* [Assignment]:
Go through the entries below and print, exactly, the lines starting at the one with "Knjiga Priča o" and ending at the one with "Rutherford B. Hayes", keeping both ends and no others.

* [Excerpted data]:
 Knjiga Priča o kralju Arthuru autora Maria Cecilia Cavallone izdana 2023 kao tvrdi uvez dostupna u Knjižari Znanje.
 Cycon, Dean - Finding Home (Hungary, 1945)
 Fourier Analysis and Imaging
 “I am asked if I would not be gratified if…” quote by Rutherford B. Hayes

...

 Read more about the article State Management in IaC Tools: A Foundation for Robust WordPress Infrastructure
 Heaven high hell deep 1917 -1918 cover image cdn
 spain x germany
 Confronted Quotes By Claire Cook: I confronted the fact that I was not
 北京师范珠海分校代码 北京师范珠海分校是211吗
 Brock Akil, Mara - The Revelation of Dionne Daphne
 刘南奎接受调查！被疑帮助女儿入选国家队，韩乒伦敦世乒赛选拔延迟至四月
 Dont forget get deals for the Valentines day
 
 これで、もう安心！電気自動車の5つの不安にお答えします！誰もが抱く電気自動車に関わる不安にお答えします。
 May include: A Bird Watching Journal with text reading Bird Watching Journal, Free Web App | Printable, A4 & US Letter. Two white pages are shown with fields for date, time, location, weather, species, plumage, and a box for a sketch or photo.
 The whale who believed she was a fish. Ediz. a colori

* [Exercise result]:
 Knjiga Priča o kralju Arthuru autora Maria Cecilia Cavallone izdana 2023 kao tvrdi uvez dostupna u Knjižari Znanje.
 Cycon, Dean - Finding Home (Hungary, 1945)
 Fourier Analysis and Imaging
 “I am asked if I would not be gratified if…” quote by Rutherford B. Hayes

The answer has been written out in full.